***** TEXT SECTION *****
Nice work bringing the cluster back up.
Looking into an OSD log would give more detail about why they were flapping. Are these HDDs? Are the block.dbs on flash?

Generally, I've found that on clusters having OSDs which are slow to boot and flapping up and down, "nodown" is sufficient to recover from such issues.

Cheers, Dan

______________________________________________________ Clyso GmbH | Ceph Support and Consulting | https://www.clyso.com<https://www.clyso.com/>

Now the new problem. I now have an ever growing list of OSDs listed as rebalancing, but nothing is actually rebalancing. How can I stop this growth and how can I get rid of this list:

[root@gnosis ~]# ceph status
  cluster:
    id:     XXX
    health: HEALTH_WARN
            noout flag(s) set
            Slow OSD heartbeats on back (longest 634775.858ms)
            Slow OSD heartbeats on front (longest 635210.412ms)
            1 pools nearfull

  services:
    mon: 5 daemons, quorum ceph-01,ceph-02,ceph-03,ceph-25,ceph-26 (age 6m)
    mgr: ceph-25(active, since 57m), standbys: ceph-26, ceph-01, ceph-02, ceph-03
    mds: con-fs2:8 4 up:standby 8 up:active
    osd: 1260 osds: 1258 up (since 24m), 1258 in (since 45m)
         flags noout

  data:
    pools:   14 pools, 25065 pgs
    objects: 1.97G objects, 3.5 PiB
    usage:   4.4 PiB used, 8.7 PiB / 13 PiB avail
    pgs:     25028 active+clean
             30    active+clean+scrubbing+deep
             7     active+clean+scrubbing

  io:
    client:   1.3 GiB/s rd, 718 MiB/s wr, 7.71k op/s rd, 2.54k op/s wr

  progress:
    Rebalancing after osd.135 marked in (1s)
*****
#### AIM 1:
Copy the passage in the Ceph thread from "Generally, I've found" to "from such issues.".
#### AIM 2:
Continue the Ceph thread from its last line.
***** SUPPLIED INFORMATION *****
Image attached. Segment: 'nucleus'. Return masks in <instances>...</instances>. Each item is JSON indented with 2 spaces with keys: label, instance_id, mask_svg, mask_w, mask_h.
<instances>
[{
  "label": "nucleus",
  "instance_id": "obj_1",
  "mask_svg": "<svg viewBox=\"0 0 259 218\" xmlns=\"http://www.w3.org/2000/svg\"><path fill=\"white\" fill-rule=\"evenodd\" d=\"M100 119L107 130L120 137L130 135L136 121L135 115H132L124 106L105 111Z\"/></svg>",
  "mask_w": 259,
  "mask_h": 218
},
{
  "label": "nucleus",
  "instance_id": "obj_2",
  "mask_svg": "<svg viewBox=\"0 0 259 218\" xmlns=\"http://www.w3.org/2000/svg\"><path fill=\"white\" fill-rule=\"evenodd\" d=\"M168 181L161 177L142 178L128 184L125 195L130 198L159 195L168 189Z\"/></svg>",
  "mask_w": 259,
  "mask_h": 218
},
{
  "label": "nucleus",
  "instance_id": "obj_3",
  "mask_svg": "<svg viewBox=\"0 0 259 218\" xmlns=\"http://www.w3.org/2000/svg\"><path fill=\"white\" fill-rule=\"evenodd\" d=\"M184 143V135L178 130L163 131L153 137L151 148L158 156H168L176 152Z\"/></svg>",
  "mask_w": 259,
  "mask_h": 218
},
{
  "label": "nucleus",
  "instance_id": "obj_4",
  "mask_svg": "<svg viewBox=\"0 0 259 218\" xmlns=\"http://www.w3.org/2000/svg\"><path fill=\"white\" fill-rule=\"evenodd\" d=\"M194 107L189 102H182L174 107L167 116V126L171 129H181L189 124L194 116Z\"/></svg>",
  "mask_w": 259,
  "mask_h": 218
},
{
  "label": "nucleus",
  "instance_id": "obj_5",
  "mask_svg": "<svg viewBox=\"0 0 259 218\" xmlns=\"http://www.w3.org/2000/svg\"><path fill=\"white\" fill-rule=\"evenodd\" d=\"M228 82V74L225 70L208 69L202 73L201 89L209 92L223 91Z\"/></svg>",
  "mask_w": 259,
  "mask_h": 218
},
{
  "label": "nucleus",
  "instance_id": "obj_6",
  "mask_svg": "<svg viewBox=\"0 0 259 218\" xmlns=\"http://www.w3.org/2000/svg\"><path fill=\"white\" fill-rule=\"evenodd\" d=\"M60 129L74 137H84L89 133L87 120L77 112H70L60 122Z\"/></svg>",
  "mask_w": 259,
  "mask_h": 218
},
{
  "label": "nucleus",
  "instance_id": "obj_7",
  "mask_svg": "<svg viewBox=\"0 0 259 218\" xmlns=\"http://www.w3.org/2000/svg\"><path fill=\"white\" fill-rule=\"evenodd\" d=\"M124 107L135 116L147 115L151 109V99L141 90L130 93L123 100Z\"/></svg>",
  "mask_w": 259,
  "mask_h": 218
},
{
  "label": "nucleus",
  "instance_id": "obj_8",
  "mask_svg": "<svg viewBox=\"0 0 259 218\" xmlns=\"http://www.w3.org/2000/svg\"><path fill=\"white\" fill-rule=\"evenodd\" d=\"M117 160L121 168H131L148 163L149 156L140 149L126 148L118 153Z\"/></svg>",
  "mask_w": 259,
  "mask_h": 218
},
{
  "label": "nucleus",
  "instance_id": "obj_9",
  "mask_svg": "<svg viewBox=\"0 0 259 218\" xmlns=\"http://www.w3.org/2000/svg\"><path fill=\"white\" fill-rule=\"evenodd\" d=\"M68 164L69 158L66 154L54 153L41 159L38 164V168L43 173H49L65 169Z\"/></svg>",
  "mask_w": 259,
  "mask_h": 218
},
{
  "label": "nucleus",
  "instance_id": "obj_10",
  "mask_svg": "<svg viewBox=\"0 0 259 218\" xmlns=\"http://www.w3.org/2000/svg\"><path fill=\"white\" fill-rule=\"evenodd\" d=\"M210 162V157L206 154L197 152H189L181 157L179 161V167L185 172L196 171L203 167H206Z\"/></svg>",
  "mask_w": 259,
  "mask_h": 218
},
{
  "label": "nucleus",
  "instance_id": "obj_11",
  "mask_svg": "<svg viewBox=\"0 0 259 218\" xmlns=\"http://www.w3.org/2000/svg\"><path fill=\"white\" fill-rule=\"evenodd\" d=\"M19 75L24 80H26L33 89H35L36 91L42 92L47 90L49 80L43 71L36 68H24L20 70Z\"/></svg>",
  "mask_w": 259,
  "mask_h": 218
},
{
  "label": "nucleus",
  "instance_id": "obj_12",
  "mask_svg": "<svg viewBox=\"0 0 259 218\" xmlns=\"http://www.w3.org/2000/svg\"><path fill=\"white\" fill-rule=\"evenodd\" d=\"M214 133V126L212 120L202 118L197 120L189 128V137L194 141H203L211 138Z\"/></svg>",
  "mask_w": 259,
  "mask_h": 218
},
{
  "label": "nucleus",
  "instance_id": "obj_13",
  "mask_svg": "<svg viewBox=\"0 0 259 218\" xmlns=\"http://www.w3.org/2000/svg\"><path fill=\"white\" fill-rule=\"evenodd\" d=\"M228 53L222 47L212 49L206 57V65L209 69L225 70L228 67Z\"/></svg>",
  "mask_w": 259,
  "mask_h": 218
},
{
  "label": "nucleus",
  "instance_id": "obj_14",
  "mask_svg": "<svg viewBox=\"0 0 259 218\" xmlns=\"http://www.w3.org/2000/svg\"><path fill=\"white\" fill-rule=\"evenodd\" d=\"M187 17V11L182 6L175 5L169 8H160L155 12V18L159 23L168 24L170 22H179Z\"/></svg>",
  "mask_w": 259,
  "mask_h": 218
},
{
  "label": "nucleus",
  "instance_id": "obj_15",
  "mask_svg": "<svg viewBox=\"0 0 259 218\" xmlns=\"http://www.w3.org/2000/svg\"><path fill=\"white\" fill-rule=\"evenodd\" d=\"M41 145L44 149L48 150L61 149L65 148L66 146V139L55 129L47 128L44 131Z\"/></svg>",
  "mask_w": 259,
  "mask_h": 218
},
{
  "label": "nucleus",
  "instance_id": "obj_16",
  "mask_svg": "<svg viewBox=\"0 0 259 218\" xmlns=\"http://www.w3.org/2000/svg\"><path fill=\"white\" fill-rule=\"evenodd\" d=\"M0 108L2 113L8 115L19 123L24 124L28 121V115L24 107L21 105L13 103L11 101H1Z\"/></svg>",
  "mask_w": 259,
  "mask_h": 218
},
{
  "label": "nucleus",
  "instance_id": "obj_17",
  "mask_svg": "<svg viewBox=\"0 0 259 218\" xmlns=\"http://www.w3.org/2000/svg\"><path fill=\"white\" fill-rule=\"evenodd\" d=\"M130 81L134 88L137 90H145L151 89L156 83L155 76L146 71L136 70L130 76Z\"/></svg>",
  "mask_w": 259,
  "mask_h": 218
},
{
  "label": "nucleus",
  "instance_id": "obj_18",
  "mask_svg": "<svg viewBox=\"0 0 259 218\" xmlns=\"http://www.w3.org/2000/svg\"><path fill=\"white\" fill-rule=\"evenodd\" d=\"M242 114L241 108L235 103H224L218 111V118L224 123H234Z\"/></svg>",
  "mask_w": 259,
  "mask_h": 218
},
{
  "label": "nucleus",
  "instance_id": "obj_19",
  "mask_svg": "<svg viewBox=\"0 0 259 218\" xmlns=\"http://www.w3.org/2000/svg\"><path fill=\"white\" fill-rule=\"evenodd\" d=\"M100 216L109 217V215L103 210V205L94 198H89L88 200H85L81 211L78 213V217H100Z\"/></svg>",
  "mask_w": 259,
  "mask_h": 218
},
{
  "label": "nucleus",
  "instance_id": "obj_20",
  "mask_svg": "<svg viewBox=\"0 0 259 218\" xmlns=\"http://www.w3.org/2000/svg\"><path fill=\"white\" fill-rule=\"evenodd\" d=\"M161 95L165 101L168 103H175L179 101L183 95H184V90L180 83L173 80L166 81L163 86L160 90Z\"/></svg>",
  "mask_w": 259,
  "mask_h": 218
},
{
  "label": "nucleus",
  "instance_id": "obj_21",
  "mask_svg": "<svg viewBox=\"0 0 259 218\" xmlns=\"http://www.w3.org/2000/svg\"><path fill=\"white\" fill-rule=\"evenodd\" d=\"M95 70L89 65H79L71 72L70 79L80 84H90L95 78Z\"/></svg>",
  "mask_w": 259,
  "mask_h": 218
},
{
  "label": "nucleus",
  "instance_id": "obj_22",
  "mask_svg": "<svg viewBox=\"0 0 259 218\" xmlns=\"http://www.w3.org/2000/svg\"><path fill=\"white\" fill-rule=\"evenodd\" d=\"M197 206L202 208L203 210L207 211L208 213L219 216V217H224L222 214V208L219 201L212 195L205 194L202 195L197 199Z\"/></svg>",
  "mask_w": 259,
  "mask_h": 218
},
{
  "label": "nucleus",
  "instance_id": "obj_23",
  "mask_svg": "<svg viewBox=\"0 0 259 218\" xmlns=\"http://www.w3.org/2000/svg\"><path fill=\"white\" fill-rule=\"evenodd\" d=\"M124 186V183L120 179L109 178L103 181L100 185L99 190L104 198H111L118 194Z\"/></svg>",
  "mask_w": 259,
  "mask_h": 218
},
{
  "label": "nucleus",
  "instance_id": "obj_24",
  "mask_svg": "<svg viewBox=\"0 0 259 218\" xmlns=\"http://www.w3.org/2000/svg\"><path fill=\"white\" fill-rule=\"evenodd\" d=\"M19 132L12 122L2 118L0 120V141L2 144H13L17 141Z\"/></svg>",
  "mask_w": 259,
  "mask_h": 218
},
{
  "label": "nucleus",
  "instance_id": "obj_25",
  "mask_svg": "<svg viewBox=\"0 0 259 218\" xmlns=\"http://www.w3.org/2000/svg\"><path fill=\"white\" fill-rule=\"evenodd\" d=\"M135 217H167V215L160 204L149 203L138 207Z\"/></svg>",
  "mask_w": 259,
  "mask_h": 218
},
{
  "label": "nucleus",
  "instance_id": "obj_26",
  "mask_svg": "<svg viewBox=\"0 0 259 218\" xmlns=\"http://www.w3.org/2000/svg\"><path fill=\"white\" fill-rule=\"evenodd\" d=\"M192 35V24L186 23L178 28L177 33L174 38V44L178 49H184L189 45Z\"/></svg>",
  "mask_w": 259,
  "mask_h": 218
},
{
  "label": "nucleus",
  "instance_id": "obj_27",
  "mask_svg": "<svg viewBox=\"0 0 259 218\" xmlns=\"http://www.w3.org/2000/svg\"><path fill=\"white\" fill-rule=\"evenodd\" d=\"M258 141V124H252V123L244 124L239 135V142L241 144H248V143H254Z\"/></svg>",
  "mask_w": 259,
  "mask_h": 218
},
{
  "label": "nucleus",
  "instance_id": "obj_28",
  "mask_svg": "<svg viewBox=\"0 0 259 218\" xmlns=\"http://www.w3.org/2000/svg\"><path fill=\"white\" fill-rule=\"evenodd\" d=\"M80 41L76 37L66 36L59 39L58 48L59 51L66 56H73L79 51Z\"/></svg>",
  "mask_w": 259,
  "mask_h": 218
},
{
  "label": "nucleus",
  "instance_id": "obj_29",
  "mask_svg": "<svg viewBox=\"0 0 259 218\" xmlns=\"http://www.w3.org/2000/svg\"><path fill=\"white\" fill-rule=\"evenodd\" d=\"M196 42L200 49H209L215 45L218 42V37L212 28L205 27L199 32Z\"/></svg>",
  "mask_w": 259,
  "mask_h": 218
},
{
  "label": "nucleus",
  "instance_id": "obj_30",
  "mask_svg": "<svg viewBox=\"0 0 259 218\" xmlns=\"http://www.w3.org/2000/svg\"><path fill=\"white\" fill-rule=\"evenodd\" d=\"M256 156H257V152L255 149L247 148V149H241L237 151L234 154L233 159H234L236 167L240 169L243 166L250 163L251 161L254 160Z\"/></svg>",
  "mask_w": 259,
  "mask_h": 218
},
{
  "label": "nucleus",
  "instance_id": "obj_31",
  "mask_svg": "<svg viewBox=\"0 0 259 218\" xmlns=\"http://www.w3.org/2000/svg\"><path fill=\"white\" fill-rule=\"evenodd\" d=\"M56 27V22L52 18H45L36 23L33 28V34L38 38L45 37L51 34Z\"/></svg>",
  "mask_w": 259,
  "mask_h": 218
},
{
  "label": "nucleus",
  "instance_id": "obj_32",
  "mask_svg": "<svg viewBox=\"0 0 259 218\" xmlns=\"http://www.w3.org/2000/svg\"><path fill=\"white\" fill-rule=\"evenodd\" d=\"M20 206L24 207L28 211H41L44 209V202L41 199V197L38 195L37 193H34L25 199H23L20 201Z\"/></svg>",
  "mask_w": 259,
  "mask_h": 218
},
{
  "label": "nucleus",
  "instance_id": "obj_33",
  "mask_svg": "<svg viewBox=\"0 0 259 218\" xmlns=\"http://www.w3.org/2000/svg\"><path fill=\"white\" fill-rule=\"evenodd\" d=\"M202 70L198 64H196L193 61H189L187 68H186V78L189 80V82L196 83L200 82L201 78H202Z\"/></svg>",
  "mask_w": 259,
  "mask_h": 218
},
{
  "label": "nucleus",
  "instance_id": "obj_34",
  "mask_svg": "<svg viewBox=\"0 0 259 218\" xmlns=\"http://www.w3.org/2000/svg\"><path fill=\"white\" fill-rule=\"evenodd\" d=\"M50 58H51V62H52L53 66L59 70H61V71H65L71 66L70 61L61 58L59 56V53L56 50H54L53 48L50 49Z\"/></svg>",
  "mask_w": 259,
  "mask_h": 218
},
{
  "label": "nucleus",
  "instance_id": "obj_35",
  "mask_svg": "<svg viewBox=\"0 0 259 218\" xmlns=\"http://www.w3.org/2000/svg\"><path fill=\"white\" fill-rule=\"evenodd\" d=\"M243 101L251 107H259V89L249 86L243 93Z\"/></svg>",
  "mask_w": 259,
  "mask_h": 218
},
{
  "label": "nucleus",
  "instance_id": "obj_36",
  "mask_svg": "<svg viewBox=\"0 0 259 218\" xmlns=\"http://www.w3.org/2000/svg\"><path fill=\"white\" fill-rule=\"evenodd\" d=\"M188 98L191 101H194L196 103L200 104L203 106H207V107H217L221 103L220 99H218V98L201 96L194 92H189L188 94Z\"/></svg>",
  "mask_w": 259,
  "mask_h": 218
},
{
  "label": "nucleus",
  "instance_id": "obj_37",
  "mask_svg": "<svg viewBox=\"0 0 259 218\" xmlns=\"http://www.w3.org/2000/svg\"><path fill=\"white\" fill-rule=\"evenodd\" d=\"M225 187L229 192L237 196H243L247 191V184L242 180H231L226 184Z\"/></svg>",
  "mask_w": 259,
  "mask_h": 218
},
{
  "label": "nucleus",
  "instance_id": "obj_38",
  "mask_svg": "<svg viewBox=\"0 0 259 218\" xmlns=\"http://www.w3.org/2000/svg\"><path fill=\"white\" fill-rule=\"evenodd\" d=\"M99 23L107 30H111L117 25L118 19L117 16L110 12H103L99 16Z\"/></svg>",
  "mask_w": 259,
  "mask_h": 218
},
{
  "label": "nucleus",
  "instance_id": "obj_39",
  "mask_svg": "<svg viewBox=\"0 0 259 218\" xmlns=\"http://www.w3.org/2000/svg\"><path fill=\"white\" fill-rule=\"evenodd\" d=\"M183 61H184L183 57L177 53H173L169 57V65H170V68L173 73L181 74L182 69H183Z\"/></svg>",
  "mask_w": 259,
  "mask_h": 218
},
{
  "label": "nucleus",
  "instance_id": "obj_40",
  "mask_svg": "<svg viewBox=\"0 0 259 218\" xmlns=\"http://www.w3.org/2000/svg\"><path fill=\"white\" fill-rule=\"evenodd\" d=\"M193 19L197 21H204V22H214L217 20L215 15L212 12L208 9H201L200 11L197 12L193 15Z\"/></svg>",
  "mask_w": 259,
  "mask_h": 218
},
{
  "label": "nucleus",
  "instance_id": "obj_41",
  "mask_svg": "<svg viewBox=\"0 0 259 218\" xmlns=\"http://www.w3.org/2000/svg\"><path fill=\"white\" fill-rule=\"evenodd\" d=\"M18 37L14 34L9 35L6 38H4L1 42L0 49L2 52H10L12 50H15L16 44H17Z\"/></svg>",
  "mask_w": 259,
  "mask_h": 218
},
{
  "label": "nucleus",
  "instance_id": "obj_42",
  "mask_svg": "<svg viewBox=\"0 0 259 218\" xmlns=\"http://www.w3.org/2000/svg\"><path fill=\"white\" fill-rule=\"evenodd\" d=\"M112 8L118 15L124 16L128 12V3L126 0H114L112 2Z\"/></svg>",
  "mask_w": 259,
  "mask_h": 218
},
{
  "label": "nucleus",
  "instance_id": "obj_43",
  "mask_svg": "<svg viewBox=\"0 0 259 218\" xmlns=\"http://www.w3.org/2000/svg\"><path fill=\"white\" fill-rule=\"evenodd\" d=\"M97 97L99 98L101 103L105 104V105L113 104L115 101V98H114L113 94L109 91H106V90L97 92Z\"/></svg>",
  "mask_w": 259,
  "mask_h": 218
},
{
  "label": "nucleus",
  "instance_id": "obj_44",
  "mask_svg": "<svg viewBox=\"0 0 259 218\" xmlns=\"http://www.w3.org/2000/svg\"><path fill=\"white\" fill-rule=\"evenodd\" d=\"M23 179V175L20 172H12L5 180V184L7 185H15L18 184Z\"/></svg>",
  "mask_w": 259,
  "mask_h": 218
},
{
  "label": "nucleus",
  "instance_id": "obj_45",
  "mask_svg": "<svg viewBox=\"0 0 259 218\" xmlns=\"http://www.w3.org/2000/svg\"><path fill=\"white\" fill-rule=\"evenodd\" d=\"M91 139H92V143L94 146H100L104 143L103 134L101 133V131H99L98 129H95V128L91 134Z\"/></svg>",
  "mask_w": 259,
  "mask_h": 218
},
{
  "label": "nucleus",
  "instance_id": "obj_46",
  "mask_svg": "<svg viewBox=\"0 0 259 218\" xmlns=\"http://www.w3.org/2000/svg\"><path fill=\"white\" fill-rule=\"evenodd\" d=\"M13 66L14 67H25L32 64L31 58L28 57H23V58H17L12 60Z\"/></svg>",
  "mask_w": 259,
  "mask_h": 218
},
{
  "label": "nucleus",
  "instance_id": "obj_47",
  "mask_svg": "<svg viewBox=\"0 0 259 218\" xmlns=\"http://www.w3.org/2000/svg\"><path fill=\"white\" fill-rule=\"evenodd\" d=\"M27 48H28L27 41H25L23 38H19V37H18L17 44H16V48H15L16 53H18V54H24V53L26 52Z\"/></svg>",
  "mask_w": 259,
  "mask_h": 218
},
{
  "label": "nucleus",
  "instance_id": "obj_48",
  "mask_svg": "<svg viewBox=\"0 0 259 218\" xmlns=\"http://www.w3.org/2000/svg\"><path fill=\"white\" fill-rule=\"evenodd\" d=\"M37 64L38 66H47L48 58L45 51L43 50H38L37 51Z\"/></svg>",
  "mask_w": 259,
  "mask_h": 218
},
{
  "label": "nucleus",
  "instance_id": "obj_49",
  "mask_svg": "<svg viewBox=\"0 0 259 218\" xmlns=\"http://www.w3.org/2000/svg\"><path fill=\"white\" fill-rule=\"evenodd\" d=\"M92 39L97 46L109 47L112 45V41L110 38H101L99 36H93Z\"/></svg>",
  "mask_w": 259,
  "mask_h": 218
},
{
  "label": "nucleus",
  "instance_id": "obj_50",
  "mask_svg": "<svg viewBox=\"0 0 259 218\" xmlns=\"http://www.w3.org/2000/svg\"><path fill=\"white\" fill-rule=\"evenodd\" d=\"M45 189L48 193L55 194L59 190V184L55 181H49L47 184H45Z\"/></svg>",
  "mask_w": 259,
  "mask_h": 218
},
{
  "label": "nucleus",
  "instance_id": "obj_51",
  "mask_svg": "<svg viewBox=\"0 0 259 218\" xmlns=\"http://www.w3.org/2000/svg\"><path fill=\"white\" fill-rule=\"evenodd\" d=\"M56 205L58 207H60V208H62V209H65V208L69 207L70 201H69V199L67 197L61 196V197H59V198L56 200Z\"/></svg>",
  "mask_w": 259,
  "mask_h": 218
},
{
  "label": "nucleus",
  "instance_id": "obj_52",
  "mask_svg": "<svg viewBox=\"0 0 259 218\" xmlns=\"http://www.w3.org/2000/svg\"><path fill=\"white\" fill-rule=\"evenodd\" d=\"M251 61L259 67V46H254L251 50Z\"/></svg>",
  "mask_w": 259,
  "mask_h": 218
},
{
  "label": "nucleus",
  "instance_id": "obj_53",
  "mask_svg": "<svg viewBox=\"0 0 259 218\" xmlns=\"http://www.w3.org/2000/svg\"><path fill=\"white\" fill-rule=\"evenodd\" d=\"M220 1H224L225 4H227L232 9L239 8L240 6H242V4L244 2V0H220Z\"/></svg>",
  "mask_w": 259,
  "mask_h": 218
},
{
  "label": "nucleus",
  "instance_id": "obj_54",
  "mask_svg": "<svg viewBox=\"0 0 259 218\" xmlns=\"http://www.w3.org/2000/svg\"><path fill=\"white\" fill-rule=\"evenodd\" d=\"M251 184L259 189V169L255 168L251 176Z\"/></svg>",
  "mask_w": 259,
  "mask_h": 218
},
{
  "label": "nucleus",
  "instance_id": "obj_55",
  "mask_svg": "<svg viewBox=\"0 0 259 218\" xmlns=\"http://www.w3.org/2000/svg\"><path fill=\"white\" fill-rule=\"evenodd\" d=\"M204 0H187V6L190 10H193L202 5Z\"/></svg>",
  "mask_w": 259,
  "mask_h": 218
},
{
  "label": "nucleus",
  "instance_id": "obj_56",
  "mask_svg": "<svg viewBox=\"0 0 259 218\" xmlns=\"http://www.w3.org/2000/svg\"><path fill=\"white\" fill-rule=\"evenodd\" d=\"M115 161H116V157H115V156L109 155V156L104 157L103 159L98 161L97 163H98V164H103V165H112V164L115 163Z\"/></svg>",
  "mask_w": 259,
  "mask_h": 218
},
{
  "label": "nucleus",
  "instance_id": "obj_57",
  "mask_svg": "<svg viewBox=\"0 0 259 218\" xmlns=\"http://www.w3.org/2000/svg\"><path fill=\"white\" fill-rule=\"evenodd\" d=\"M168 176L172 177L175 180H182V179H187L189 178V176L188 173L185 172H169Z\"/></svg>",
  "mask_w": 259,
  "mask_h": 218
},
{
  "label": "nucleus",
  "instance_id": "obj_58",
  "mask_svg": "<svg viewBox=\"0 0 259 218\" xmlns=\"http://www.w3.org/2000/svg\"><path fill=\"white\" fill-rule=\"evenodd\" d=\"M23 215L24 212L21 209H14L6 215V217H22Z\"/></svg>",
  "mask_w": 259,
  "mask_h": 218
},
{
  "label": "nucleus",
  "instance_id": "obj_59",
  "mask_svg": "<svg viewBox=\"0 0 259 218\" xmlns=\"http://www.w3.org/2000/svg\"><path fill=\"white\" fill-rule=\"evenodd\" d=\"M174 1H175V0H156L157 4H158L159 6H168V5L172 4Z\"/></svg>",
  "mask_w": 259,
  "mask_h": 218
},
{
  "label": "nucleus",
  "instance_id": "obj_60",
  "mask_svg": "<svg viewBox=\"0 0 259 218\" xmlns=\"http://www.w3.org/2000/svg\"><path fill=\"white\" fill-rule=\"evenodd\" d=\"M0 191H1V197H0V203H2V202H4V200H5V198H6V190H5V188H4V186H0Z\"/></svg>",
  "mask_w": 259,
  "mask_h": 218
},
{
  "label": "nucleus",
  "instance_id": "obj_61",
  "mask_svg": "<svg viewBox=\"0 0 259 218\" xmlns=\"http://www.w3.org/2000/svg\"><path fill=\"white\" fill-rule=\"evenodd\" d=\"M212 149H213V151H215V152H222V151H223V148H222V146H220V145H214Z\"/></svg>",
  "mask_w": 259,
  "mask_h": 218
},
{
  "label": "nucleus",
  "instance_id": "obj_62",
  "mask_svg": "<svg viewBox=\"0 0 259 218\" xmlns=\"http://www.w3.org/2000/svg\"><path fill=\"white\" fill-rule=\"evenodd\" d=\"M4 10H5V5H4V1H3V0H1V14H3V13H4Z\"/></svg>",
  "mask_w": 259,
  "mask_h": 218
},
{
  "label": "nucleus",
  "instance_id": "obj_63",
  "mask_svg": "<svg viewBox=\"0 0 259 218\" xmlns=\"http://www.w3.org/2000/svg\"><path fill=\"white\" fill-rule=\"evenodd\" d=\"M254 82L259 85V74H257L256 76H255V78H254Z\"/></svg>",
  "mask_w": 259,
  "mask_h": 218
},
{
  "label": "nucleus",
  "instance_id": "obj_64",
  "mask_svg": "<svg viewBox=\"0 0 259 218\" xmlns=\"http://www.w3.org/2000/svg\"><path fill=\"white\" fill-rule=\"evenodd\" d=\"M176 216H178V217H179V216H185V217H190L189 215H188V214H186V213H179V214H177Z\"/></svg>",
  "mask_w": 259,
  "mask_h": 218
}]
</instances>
*****
#### WRITTEN ANSWER 1:
Generally, I've found that on clusters having OSDs which are slow to boot and flapping up and down, "nodown" is sufficient to recover from such issues.

#### WRITTEN ANSWER 2:
      [=====================.......]
    Rebalancing after osd.69 marked in (2s)
      [========================....]
    Rebalancing after osd.75 marked in (2s)
      [=======================.....]
    Rebalancing after osd.173 marked in (2s)
      [========================....]
    Rebalancing after osd.42 marked in (1s)
      [=============...............] (remaining: 2s)
    Rebalancing after osd.104 marked in (2s)
      [========================....]
    Rebalancing after osd.82 marked in (2s)
      [========================....]
    Rebalancing after osd.107 marked in (2s)
      [=======================.....]
    Rebalancing after osd.19 marked in (2s)
      [=======================.....]
    Rebalancing after osd.67 marked in (2s)
      [=====================.......]
    Rebalancing after osd.46 marked in (2s)
      [===================.........] (remaining: 1s)
    Rebalancing after osd.123 marked in (2s)
      [=======================.....]
    Rebalancing after osd.66 marked in (2s)
      [====================........]
    Rebalancing after osd.12 marked in (2s)
      [==============..............] (remaining: 2s)
    Rebalancing after osd.95 marked in (2s)
      [=====================.......]
    Rebalancing after osd.134 marked in (2s)
      [=======================.....]
    Rebalancing after osd.14 marked in (1s)
      [===================.........]
    Rebalancing after osd.56 marked in (2s)
      [=====================.......]
    Rebalancing after osd.143 marked in (1s)
      [========================....]
    Rebalancing after osd.118 marked in (2s)
      [=======================.....]
    Rebalancing after osd.96 marked in (2s)
      [========================....]
    Rebalancing after osd.105 marked in (2s)
      [=======================.....]
    Rebalancing after osd.44 marked in (1s)
      [=======.....................] (remaining: 5s)
    Rebalancing after osd.41 marked in (1s)
      [==============..............] (remaining: 1s)
    Rebalancing after osd.9 marked in (2s)
      [=...........................] (remaining: 37s)
    Rebalancing after osd.58 marked in (2s)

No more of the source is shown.